Politicamente, todavia, diz ela, “o PT teria que passar por mudanças radicais para cumprir um papel histórico semelhante ao exercido por Vargas. Nos arranjos internos pós-crise do mensalão, prevaleceram grupos e pessoas com domínio sobre a máquina. As negociações internas, em especial no PT paulista – que tem um grande peso nacional -, fortaleceram-se grupos muito mais afinados com a política tradicional do que ideologicamente comprometidos com o programa partidário. A luta pelo poder interno tem inibido lideranças novas, e no vácuo as antigas, a quem se atribui a cultura da máquina de fazer votos, vêm ampliando o seu poder”.

Para Maria Inês Nassif, “não têm hegemonia, hoje, intelectuais orgânicos com liderança e capacidade de formulação para transformar o PT em algo mais do que um projeto de poder – num projeto de partido que tem liderança e substância para executar um projeto de grande mudança para o país”.

Em síntese, para a comentarista política, a proposta de Chico de Oliveira é fadada ao fracasso. De qualquer forma, em época de acomodação generalizada da esquerda, mesmo diante da crise, as “provocações” do sociólogo Francisco de Oliveira para que Lula se torne um Getúlio, são sugestivas. A análise de Chico de Oliveira torna-se mais complexa quando cotejada com a interpretação de Werneck Vianna, para quem Lula, já é um Getúlio e incorporou o seu modus operandi que o transformou, assim como Getúlio, num conciliador de classes, esvaziando a política.
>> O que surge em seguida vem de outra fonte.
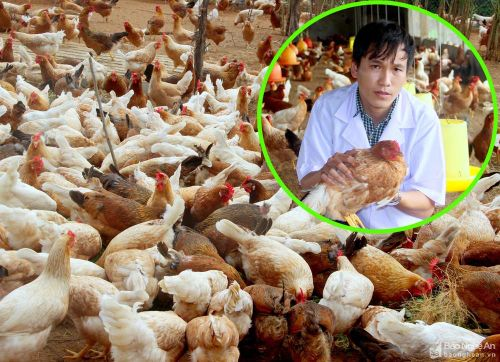Độc đáo cách nuôi gà như chăm 'quý tộc' của ông chủ 9X xứ Nghệ
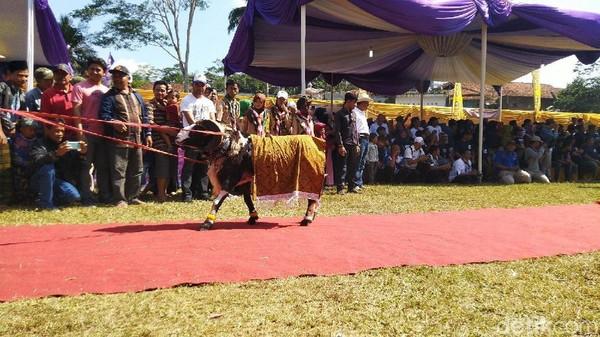 Domba diharuskan berputar atau menunjukan kegagahannya untuk kemudian dinilai oleh juri dari Himpunan Peternak Domba dan Kambing Indonesia (HPDKI). (Dadang Hermansyah/detikcom)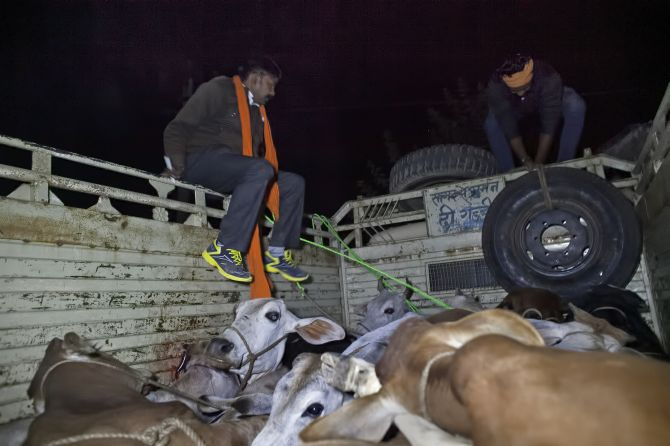 cow smugglers, cattle transporters, media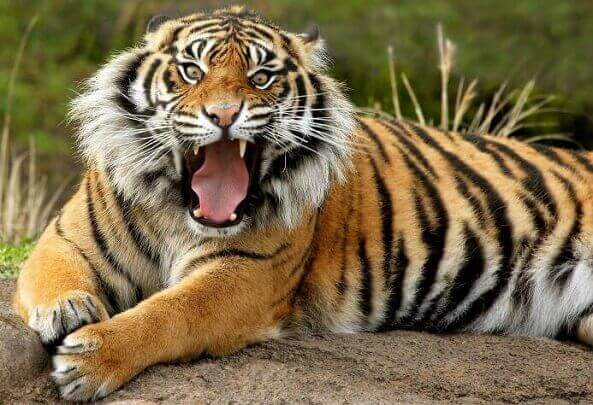 national-animal-of-india
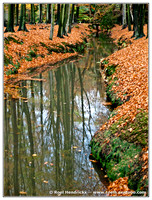 Nature: Autumn Reflections, Nov 2010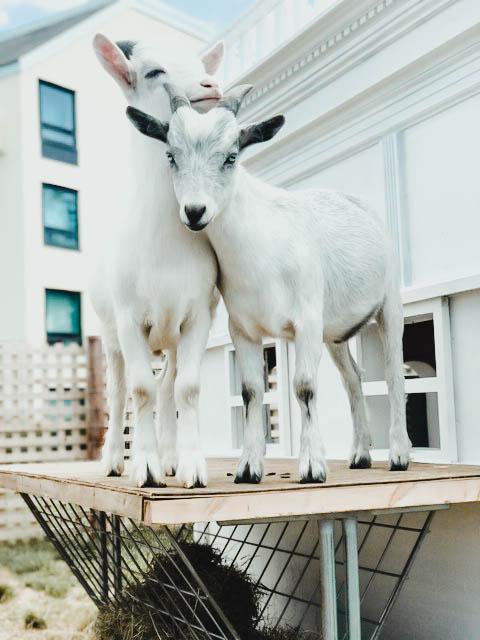 Newport-goats-1.jpg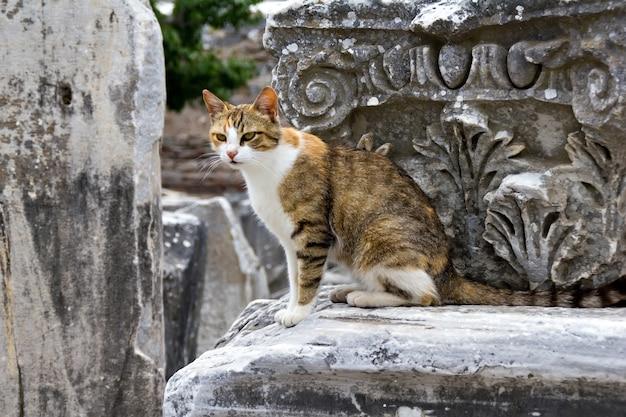 Un chat sur la colonade de la ville antique d'ephèse turquie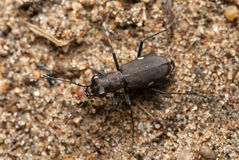 Cicindela germanica Royalty Free Stock Photo
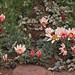 Anaclcus pyrethrum v.depressus (Colin W Hughes)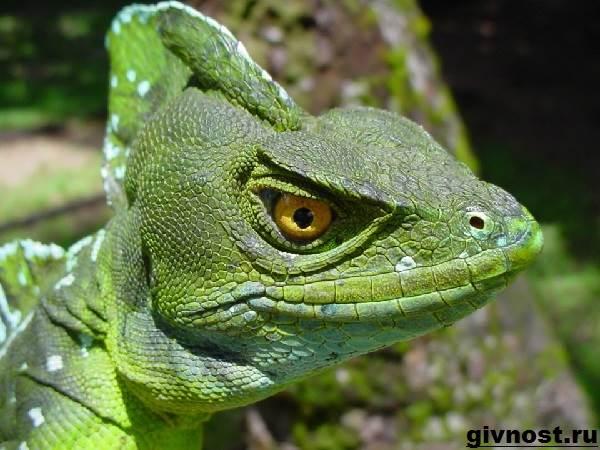 Василиск-ящерица-Образ-жизни-и-среда-обитания-василиска-6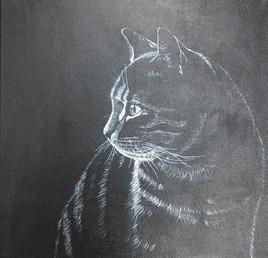 Chat en clair obscur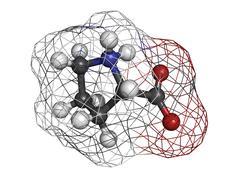 proline (pro, p) amino acid, molecular model. - stock illustration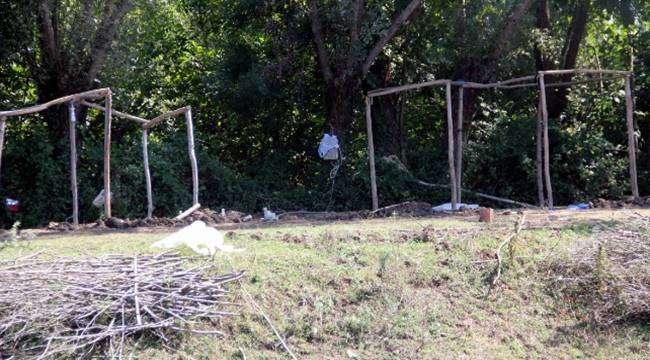 Urfalı Tarım İşçilerinin Kaldığı Çadıra Ateş Açıldı, 1 Ölü, 1 Yaralı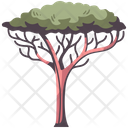 Africa Tree Tree Branch Icon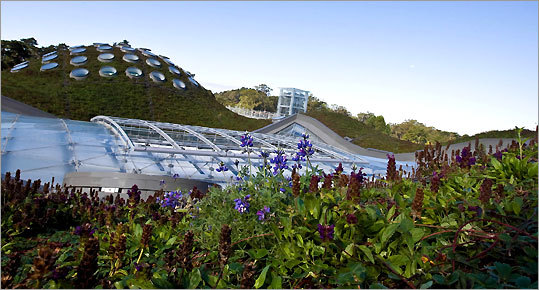 The California Academy of Sciences has a 2 1/2-acre living roof of plants and a piazza (above) whose glass ceiling can be cranked open.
Nessa perspectiva a proposta de um novo projeto que recupere a sua radicalidade transformadora hegemonizado pelo PT, como propõe Chico de Oliveira perde força.

(Ecodebate, 21/02/2009) publicado pelo IHU On-line, 20/02/2009 [IHU On-line é publicado pelo Instituto Humanitas Unisinos – IHU, da Universidade do Vale do Rio dos Sinos – Unisinos, em São Leopoldo, RS.]